Now that I had service discovery with DNS and routing working, I turned to the last few details. I knew some of my colleagues weren’t as at home working in a remote Linux context or had a preference for GUI editors like RubyMine. While NFS wasn’t a good solution for mounting the filesystem _into_ the guest machine for the reasons given above, I thought it would be fast enough for the human experience of editing files and would enable developers to use native OSX editors without significant pain–This proved to be mostly true. To test this out I added a provisioning script that will export a project directory from the guest to the host. This enables easy access to files across the two systems, without imposing a significant penalty for most tasks. The only context I’ve seen this solution be insufficient so far has been with RubyMine circa early-2017. When running a specific spec, the entire project would first be indexed by the editor, which added an unacceptable upfront overhead of more than 20 seconds on that project relative to the same project running entirely in OSX.

A Little Polish

I was already a fan of having a dotfiles repo for quickly setting up new boxes, and I wanted to have the experience of working within the guest OS be as seamless as possible. So I added a few more provisioning scripts to the Vagrantfile to

  1. create a user in the guest with the same name as on the host,
  2. copy the ssh configs and keys into the guest,
  3. install common tools
  4. enable customization of the user account

This made it even more convenient to delete a VM and rebuild without too much delay. Over the next few months, we found that it took maybe 30 minutes to fully set up a new developer’s machine with the projects they needed, and have them running and ready to start learning the codebase.

I also decided that I wanted to have DNS working on the guest. Not every project is going to be in docker, and I wanted to be able to use CLI tools like curl in the guest to hit the docker apps. I solved this by adding dnsmasq into the provisioning.

Conclusion

The project described above is located at https://github.com/adamaig/dev-with-docker-on-ubuntu. I continue to develop and evolve the project to suit my needs, and hopefully the needs of some other developers.

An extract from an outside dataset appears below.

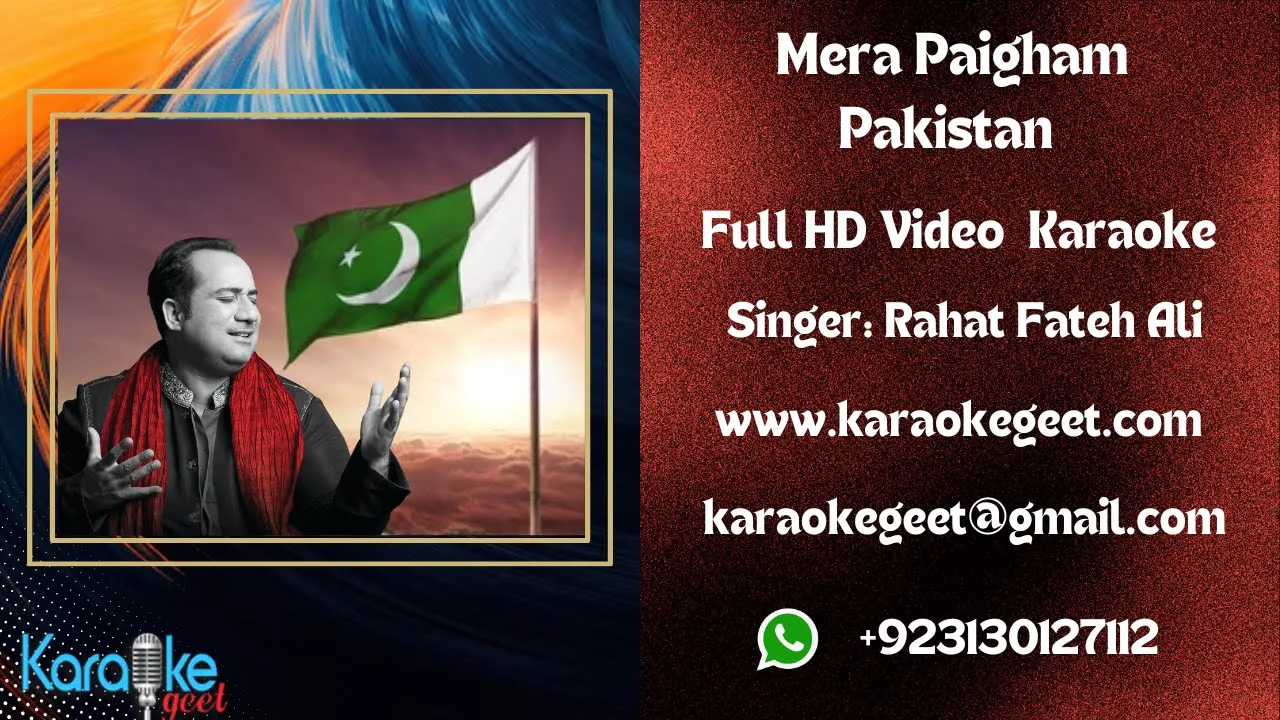 Mera Paigham Pakistan | Video Karaoke | Rahat Fateh Ali Khan | Nusrat Fateh Ali Khan | Niaz Ahmed Mera Paigham Pakistan | Video Karaoke | Rahat Fateh Ali Khan | Nusrat Fateh Ali Khan | Niaz Ahmed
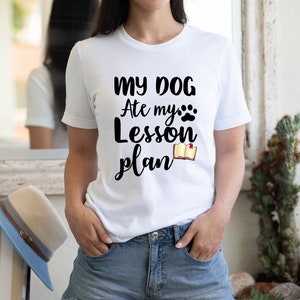 My Dog Ate My Lesson Plan Shirt Teacher Gift Teacher Appreciation Dog Mom Shirt School Teacher Shirt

The provisioning scripts are reasonably documented and should provide a guide to anyone looking to build their own system from these ideas. I’ve appreciated the uptake of the project to-date as validation that this was a real-itch, and it has bothered a fair number of people.

While this solution isn’t bullet-proof or quite as push-button as it could be, it has been very solid and gets out of my way to let me focus on programming efforts. The latest pleasure that I’m getting from this project is that on my company provided system, working in the DockerDesktop cause the security scanning software to cripple my development tooling performance because the files were constantly choking the scanner, and network traffic was bottlenecking. With the Vagrant guest solution neither is a problem.

The outstanding problem on my mind right now is that with all files being owned by the guest, it is easier to lose work due to a corrupted VM disk, or accidental VM deletion. It also requires having the VM running if you want to access the files. I think this will be easily solved by a Vagrant hook and rsync, but I haven’t spent time on it yet.

I’m also looking to add a local Kubernetes development tool-chain. I’ll post about both efforts in the next few months.

Coda

A few months after I developed this project, DockerDesktop hit beta. I was excited, curious, and ultimately let down. The way DockerDesktop broke (and still breaks) networking defeats the ability to do DNS resolution between the host and guest and the filesystem mapping is still noticeably slower than the native access my solution provides. This continues to be the case in mid-2020.

I’ve also explored Ubuntu’s Multipass briefly but found the documentation lacking, and didn’t feel like I had the same level of control of the system Vagrant + VirtualBox provided, and giving up the future flexibility to change distros is also something to consider.